We have been away for a week and so have not been keeping up with the activities; I am planning to resume this week coming. Is it best to do last week's tasks this week, and just continue a week behind, or carry on with next week's and do the others another time? Or does it not matter at all? I am wondering if there is some sort of progression in the activities that makes it useful to do them in the order presented.
I do feel like there is a spiraling effect and themes will come around and around; the girls have been noticing fractals and wondering about doubles this week without any suggestions on my part!
Answer by Maria Droujkova , Make math your own, to make your own math · Apr 28, 2014 at 11:15 AM
@mirandamiranda, I would continue from where you stopped. We always design activities to stand alone well enough, because it makes it easier for people to integrate with their other plans for math. But activities in this course do come together into weekly story arcs, and then weeks form the overarching big story.
Introduction week sets up the stage for making math your own, to make beautiful, meaningful, useful math.
Inspired by Calculus week tackles the foundations of our number system in exponential growth and decay, and makes bridges to infinity and limits.

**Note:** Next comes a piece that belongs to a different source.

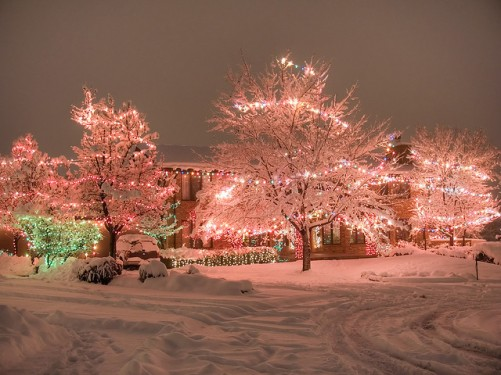 Snowy night w/Christmas lights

Inspired by Algebra week invites geometric and algebraic analysis of multiplication. Now that you've built some number system foundations, you can notice and build patterns.

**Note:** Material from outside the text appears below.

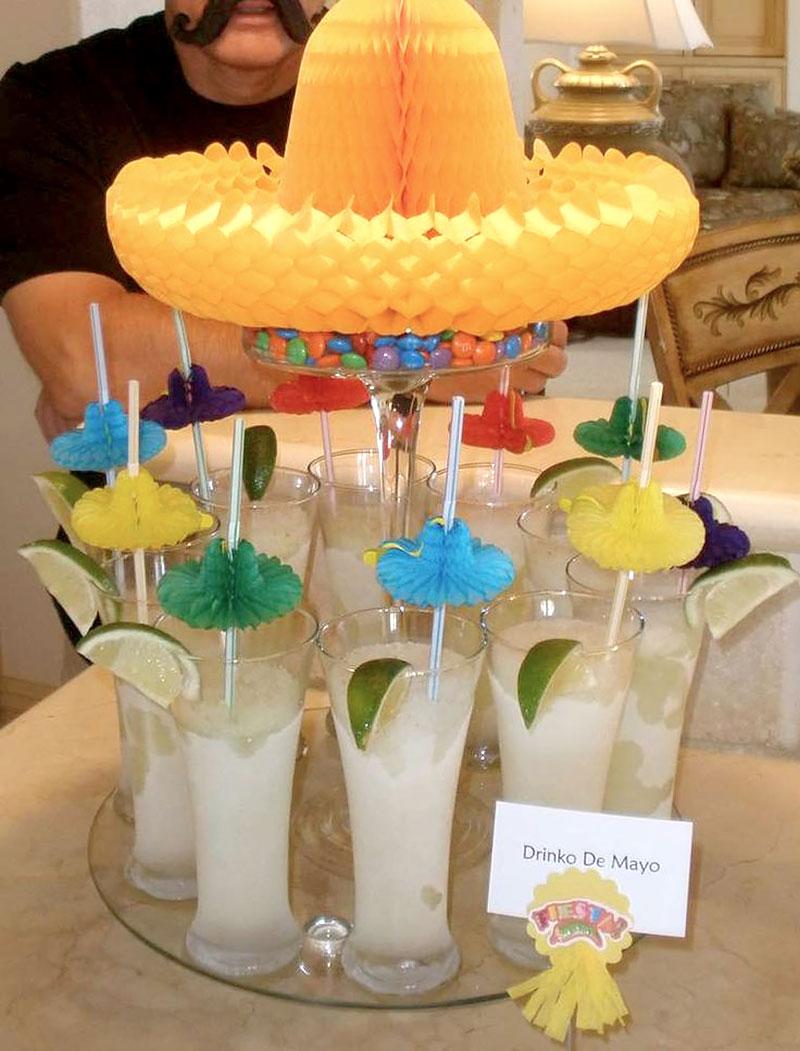 Noite Mexicana: Mesa com drinks e shots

Times Tables week has more formal activities about numbers - what you could almost call arithmetic. Now that you've built the foundations, and explored their patterns, you may appreciate some number crunching and, if you choose so, work on memorization and fluency.
This sequence follows the overarching design principles of Natural Math. If you are interested in learning more, there is my March interview in The Atlantic, and my April keynote at the Learning Revolution conference (video, slides with text).
Thank you! I would naturally do the activities in order (I'm just that kind of girl) so that works for me! I am just having trouble not reading ahead too much, as I want to stay focused on what we are working on now. I'm really pleased to have all this as a resource for future math activities too, it is wonderful.
I read and enjoyed your Atlantic interview, and thanks for sharing the video too - I am looking forward to watching it.